Se levantó sin aparente esfuerzo, como si tuviera los huesos elásticos. Se acercó a una ventana y miró a través durante largo rato, dándome la espalda. Luego retornó a la silla.

—Un hombre que estuvo a punto de morir en mi búsqueda no puede tener bajos instintos —dijo, sin licenciarme de su mirada—. Bien. Soy José Manuel González. Cabe volver a preguntarle. ¿Y ahora qué?

—No tenga preocupación. Como cuando creí que era Carlos. Todo seguirá lo oculto que usted desee.

—Es tranquilizador saberlo. Aunque no le veo predispuesto a dejar las cosas sin más.

—Le aseguro que es una sorpresa para mí. Ni por asomo imaginaba este hallazgo. Pero dado que ha ocurrido, sí me gustaría conocer más cosas de su vida.

—No tiene por qué aceptarlo, don Gino —dijo Jeliko mostrando su intención de llevar su protección al extremo.

—No pasa nada. Me fío de este hombre —dijo José Manuel, después de indagar en mis ojos.

—Gracias. ¿Qué sucedió con el verdadero Carlos?

—Le atrapó un derrumbamiento en una mina. Estábamos juntos. No pudo salvarse. Pero vive en mí. —Y por un momento noté gran intensidad en su mirada, como si hubiera más de dos ojos mirándome.

—Dejó usted el seminario y parece que nadie supo nunca el porqué.

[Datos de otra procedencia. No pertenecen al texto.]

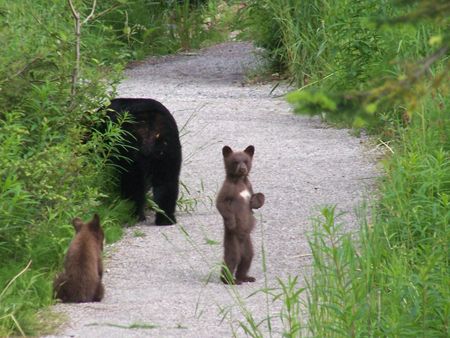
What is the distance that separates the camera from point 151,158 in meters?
9.22

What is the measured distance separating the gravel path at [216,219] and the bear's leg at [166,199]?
11cm

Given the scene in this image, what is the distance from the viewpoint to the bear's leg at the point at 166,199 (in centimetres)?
919

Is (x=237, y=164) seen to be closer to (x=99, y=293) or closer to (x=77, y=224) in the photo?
(x=77, y=224)

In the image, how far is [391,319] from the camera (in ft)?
17.9

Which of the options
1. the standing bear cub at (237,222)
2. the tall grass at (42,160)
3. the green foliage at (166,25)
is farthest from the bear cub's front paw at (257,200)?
the green foliage at (166,25)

—Por qué, cuándo y dónde sería la pregunta correcta. —Su mirada se volvió opaca mientras escarbaba en sus recuerdos—. Fue en febrero del 38, en Valdediós, precisamente adonde había llegado para continuar mis estudios. Estaba más obligado que convencido, pero me quedaban pocas salidas. Además, tenía que aclararme del todo después de dolorosas experiencias. Intentar atrapar la gracia o descartarla para siempre. El seminario estaba funcionando con normalidad desde poco después de terminada la guerra en Asturias y todo parecía haber recobrado la beatitud. Yo procuraba centrarme en el aprendizaje. Pero allí, en octubre del año anterior, había ocurrido un hecho terrible. Un batallón del Ejército nacional cayó en la maldad pura. No me lo podía creer. El testigo confidente estaba aterrorizado cuando me lo contó. A escondidas me mostró el terreno donde enterraron a las víctimas. ¿Cómo podían cometerse tales atrocidades y en un lugar sagrado? Se dice que Dios nunca está de vacaciones. Entonces, ¿cómo permitió tal brutalidad en un templo dedicado a Él, en un valle que incluso lleva su nombre? Con lúcida claridad sentí de golpe que no podía pertenecer al mundo de la Iglesia porque los religiosos responsables del convento sabían lo sucedido y lo ocultaban, destacando sin embargo, y como una justificación general, los asesinatos cometidos por los rojos, que no fueron pocos y muchos de ellos también injustificables. Y hasta allí llegué en mi intención de encontrar el camino hacia Dios. Volví a Pradoluz, a casa. Fue cuando mi hermano mayor me echó.

—¿Tan duro fue como para tomar tan drástica decisión, su rotundo cambio hacia un futuro incierto?

—Sí, lo fue. Luego puedo contárselo y usted juzgará.

Cada vez que rememoraba algo se quedaba abstraído, como si volviera físicamente al lugar de los hechos. Le acompañé unos momentos en el silencio.

—En cuanto a la religión, me parece que no lo dejó del todo. Veo una talla en esa repisa.

—¿Sabe? Nadie lo deja del todo aunque viva en el ateísmo. Es algo así como volver a casa. Hemos nacido inmersos en la religión cristiana. Con los años de vigor la despreciamos. Pero está ahí, latente siempre, esperando la oportunidad de instalarse de nuevo en nosotros.